Twenty years earlier, Mitchell had made a decisive move to the countryside, a setting that provided a rich spring of inspiration for her work. She relocated from Paris to a home along the banks of the Seine in Vitheuil, an hour north of Paris, where she resided for the rest of her life. She felt very much at home in France, in part because of her deep artistic affinity with painters who had worked there, including Cizanne, Matisse and Van Gogh. Her house and studio were situated on a two-acre stretch upon a bluff that overlooked the Seine, where Monet had lived and worked for a few years. In addition to offering a more expansive studio space that allowed her greater freedom in pursuing ambitiously scaled works, her new setting provided the privacy in which Mitchell thrived, and prompted a very personal engagement with the lush landscape that surrounded her. The views of the countryside from her home were dazzling, extending from the winding river below to a reservoir that seemed to float in the distance.
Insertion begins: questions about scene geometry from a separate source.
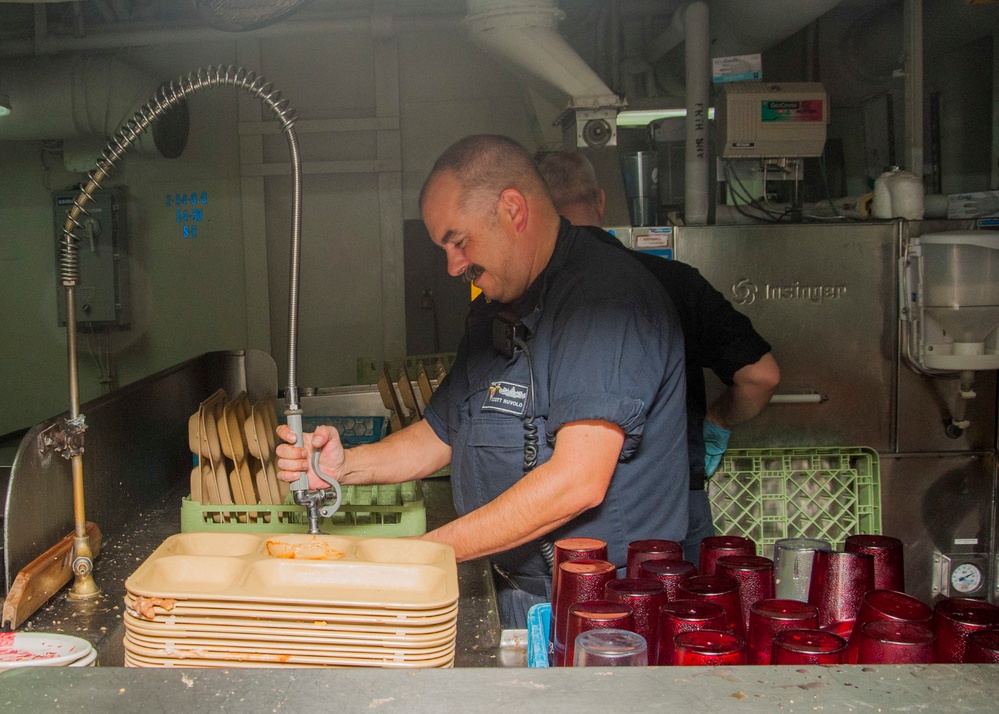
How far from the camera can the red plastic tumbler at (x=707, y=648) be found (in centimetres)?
83

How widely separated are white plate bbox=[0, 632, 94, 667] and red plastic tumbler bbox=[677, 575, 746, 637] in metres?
0.83

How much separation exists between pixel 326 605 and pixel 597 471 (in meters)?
0.65

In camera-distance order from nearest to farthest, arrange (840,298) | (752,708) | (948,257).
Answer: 1. (752,708)
2. (948,257)
3. (840,298)

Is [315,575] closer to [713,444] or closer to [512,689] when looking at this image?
[512,689]

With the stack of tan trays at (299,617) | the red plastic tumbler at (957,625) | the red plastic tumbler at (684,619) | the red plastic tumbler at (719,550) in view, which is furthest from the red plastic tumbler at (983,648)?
the stack of tan trays at (299,617)

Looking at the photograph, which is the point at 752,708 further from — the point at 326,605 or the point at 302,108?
the point at 302,108

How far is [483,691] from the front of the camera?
29.3 inches

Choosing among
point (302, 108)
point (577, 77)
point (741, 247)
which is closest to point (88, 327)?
point (302, 108)

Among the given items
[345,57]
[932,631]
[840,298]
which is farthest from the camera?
[345,57]

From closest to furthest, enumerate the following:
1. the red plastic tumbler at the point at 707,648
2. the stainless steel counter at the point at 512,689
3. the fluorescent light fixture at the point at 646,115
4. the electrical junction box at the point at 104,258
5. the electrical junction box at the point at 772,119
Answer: the stainless steel counter at the point at 512,689, the red plastic tumbler at the point at 707,648, the electrical junction box at the point at 772,119, the fluorescent light fixture at the point at 646,115, the electrical junction box at the point at 104,258

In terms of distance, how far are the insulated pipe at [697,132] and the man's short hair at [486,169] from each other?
1675 mm

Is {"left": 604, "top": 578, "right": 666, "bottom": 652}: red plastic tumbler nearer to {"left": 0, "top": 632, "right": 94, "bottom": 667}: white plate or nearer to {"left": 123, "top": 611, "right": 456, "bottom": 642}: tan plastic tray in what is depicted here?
{"left": 123, "top": 611, "right": 456, "bottom": 642}: tan plastic tray

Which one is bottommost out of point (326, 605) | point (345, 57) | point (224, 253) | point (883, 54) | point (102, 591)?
point (102, 591)

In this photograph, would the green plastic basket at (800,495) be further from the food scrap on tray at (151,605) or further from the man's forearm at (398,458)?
the food scrap on tray at (151,605)
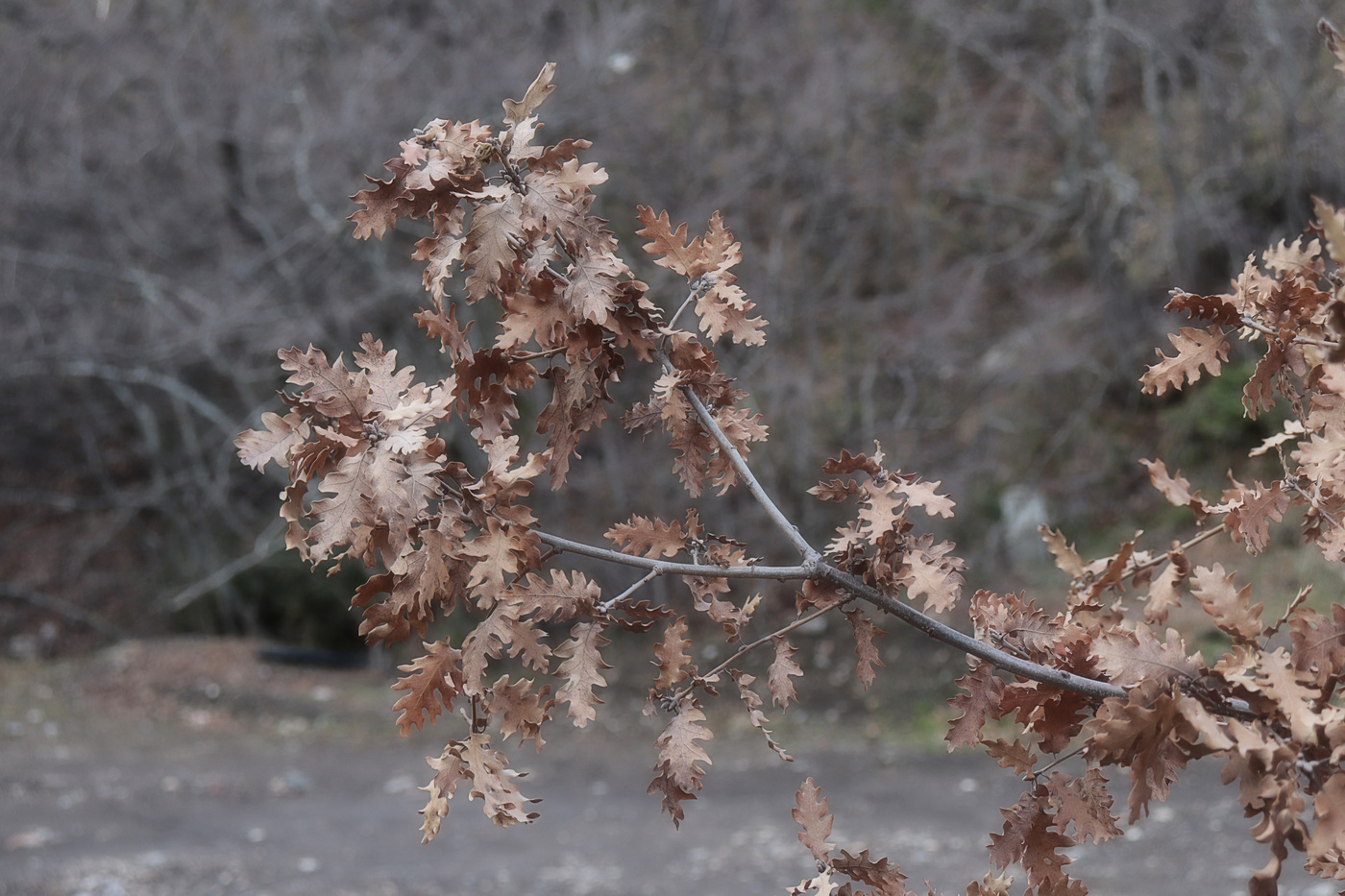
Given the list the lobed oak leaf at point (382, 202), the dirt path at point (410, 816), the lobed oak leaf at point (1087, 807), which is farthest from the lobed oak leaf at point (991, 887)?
the dirt path at point (410, 816)

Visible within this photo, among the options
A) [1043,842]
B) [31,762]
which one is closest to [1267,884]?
[1043,842]

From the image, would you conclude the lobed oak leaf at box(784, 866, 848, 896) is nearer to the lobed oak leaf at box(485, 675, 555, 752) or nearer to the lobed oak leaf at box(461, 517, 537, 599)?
the lobed oak leaf at box(485, 675, 555, 752)

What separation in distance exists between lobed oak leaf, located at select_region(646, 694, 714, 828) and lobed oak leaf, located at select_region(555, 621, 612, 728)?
11 cm

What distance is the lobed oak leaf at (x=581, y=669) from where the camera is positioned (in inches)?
47.9

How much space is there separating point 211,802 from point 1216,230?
9.30 meters

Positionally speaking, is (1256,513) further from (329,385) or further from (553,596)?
(329,385)

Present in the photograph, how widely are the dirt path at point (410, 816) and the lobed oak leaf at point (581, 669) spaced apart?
13.7 ft

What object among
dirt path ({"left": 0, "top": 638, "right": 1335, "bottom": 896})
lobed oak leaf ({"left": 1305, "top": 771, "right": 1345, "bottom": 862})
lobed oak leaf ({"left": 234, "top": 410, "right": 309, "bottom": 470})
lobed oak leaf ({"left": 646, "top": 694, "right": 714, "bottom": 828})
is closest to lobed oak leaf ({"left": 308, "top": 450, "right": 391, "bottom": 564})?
lobed oak leaf ({"left": 234, "top": 410, "right": 309, "bottom": 470})

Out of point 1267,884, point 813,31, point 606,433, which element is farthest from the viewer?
point 813,31

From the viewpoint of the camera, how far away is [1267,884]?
0.95 meters

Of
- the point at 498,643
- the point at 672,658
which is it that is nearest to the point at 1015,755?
the point at 672,658

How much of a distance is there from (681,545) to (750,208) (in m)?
8.88

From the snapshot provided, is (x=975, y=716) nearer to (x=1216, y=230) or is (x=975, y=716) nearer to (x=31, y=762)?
(x=31, y=762)

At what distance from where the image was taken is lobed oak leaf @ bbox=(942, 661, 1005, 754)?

Perched above this panorama, Mitchell took in the dramatic changes of light and color that played across the landscape, its colors changing over the course of each day and throughout the seasons. It was in this idyllic setting that she was inspired to create some of her most spectacular paintings. Mitchell declared her love for the light in Vitheuil, which indeed permeates the luminous composition of Bracket.
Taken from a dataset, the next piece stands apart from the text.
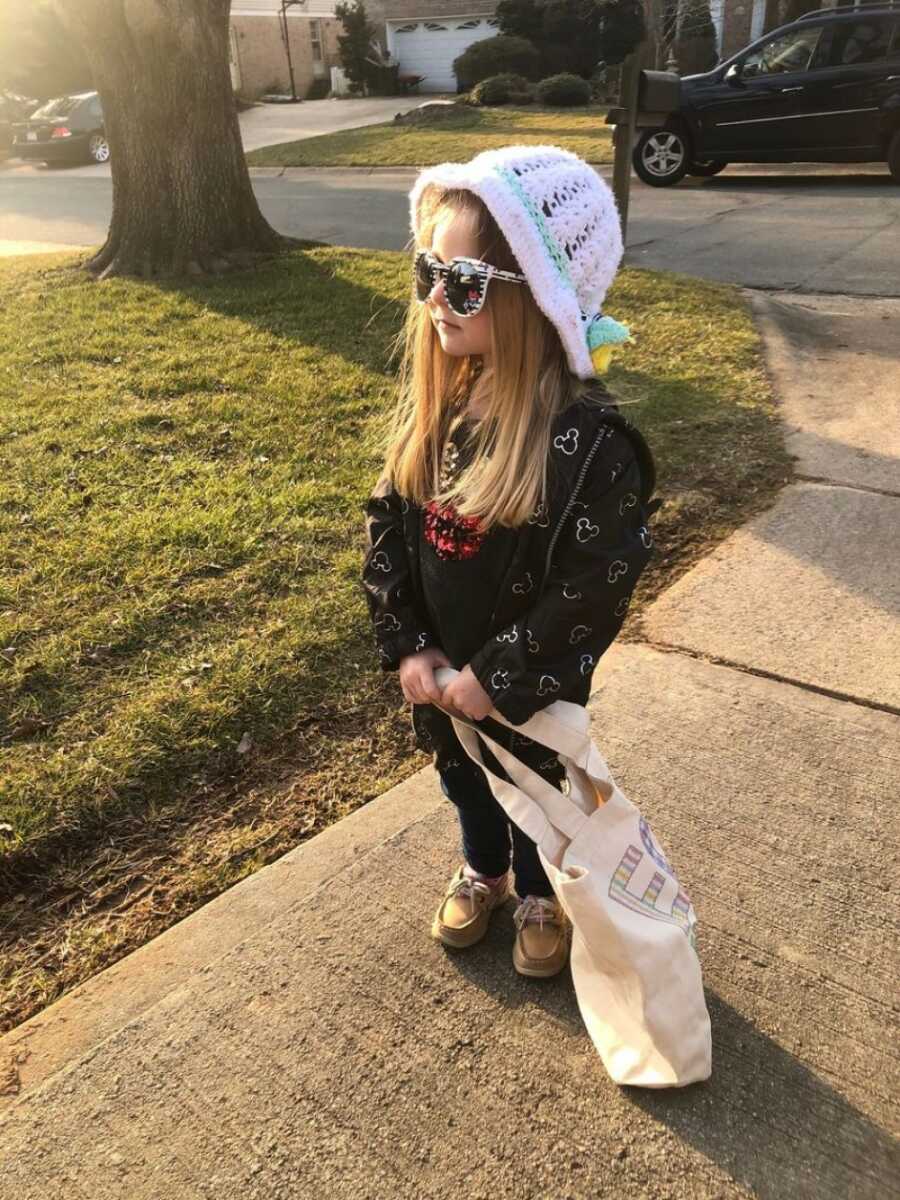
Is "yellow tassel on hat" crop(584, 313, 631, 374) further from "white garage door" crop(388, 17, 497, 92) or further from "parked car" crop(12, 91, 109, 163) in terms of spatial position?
"white garage door" crop(388, 17, 497, 92)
Although Mitchell had been committed to painting in a purely abstract visual vocabulary since the beginning of the 1950s, when she was an important member of the generation of young abstract expressionists in New York, landscape had long provided an essential source of inspiration. "My paintings aren't about art issues," she insisted. "They're about a feeling that comes to me from the outside, from landscape" (quoted in M. Tucker, Joan Mitchell, New York, 1974, p. 6). Mitchell never emulated the physical landscape, but rather translated her experience and memories of it into her own visual language. As Mitchell explained, "I would rather leave Nature to itself. It is quite beautiful enough as it is. I do not want to improve it...I certainly never mirror it. I would like more to paint what it leaves me with" (Ibid, p. 8). While painting in Vitheuil, she was intimately engaged with the landscape that surrounded her, from the garden that spread between her home and studio, to the sweeping vista of the Seine valley that she would meditate upon from her terrace.
"I don't set out to achieve a specific thing, perhaps to catch a motion or to catch a feeling.My painting is not an allegory or a story. It is more like a poem," Mitchell confessed a few years before painting Bracket (quoted in Theories and Documents of Contemporary Art, University of California Press, 1996, p. 33). In addition to the poetic analogies to nature that suffuse Mitchell's abstract imagery, the format of the triptych suggests the structure of stanzas that comprise a larger poem. Mitchell favored creating multi-panel works, as it allowed her to create larger compositions in which various panels could play off of one another. Indeed, Bracket stands as one of the largest paintings in her body of late works. While each of its panels can stand as an impressive painting in its own right, by grouping them together, they energize and intensify one another.
As art historian Richard Marshall acknowledged, "Bracket is one of the most consummate paintings of Mitchell's late works and of her entire oeuvre. It is grand and confident in its physical size, forceful execution, and complicated composition" (R. Marshall, "Willem de Kooning and Joan Mitchell: The Late Paintings," Abstraction, Gesture, Ecriture, Zurich, 1999, p. 53).